Your reply should be made up of every line in the records below that holds the string "detection".

[Data to process — start]

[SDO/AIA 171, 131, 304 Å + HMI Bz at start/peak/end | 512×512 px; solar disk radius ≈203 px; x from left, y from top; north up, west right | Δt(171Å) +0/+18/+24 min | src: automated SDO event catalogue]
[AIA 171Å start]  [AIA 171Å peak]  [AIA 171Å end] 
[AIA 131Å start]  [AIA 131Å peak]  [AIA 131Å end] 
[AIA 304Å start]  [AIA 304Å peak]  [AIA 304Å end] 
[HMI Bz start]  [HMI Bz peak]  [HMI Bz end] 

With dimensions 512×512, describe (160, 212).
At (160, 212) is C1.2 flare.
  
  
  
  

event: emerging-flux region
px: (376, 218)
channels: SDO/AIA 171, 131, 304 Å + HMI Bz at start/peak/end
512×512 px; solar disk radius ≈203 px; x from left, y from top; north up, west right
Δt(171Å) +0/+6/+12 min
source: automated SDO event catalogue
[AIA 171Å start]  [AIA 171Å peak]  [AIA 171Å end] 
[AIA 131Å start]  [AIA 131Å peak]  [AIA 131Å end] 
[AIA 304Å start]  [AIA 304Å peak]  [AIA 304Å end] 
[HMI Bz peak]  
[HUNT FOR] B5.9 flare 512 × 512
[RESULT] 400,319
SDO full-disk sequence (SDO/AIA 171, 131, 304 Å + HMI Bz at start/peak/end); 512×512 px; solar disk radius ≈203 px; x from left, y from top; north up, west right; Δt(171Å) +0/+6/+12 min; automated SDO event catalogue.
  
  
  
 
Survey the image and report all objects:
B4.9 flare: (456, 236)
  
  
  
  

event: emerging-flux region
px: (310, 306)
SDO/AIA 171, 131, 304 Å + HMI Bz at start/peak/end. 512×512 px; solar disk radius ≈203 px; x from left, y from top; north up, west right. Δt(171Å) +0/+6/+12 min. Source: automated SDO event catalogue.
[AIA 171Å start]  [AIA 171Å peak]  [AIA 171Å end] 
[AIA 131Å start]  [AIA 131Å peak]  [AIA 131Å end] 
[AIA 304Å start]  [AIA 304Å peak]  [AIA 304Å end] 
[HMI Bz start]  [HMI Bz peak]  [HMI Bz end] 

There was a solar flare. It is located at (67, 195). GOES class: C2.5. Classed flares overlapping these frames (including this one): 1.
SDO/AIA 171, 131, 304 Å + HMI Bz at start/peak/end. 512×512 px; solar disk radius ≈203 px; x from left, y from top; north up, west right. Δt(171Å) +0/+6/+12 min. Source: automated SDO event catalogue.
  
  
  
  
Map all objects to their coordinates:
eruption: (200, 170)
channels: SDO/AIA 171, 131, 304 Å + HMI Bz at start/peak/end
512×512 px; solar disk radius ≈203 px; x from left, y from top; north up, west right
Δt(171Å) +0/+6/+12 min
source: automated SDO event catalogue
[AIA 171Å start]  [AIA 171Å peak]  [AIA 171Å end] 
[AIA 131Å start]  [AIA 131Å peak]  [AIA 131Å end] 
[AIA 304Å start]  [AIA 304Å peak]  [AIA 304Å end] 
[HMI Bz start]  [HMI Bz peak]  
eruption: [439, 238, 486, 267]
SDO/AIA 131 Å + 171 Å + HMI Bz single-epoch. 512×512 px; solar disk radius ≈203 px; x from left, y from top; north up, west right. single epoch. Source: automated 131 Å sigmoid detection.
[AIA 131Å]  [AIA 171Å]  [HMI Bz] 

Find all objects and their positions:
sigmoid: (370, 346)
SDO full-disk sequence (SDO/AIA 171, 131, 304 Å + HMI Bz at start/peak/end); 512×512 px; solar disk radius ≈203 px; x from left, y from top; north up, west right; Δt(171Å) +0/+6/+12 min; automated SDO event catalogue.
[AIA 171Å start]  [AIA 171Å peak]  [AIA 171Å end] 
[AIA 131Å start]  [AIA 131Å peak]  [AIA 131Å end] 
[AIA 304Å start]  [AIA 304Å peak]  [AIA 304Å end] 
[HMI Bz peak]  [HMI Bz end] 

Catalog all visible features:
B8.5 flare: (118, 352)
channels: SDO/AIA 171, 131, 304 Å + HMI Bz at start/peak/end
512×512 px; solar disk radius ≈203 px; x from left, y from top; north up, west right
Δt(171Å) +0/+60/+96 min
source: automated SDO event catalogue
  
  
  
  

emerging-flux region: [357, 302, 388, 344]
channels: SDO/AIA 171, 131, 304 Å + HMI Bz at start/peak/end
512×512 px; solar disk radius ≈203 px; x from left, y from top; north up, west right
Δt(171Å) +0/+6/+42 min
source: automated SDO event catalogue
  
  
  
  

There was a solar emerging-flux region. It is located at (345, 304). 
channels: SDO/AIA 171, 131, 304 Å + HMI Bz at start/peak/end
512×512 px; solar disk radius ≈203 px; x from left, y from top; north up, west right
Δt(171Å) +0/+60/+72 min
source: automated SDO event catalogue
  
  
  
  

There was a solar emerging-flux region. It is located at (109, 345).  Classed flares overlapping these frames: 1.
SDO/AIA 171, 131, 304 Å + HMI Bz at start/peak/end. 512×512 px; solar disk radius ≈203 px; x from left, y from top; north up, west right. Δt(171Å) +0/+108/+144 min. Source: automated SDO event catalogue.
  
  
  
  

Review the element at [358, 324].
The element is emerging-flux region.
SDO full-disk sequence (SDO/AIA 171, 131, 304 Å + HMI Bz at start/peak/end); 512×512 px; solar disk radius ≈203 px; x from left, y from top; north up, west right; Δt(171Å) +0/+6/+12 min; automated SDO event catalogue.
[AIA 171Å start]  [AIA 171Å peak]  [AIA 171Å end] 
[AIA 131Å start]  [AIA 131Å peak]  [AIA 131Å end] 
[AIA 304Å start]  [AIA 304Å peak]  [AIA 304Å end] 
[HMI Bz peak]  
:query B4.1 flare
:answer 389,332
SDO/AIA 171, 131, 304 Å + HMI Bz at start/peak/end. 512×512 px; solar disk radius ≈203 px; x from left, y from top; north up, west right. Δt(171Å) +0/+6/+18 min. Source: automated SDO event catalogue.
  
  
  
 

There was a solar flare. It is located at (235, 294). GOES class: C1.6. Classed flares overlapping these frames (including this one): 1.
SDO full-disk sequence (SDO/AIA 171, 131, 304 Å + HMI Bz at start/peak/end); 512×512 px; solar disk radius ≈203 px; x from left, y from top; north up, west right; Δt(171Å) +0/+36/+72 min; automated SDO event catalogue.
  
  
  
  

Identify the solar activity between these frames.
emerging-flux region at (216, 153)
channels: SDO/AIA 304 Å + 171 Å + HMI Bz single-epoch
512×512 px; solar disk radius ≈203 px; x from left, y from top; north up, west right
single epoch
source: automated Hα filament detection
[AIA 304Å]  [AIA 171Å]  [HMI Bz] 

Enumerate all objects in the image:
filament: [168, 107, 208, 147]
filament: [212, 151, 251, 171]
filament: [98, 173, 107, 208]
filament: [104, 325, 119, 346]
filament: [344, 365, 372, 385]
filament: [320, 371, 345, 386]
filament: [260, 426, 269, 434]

[Data to process — finish]

- The answer:
SDO/AIA 131 Å + 171 Å + HMI Bz single-epoch. 512×512 px; solar disk radius ≈203 px; x from left, y from top; north up, west right. single epoch. Source: automated 131 Å sigmoid detection.
source: automated Hα filament detection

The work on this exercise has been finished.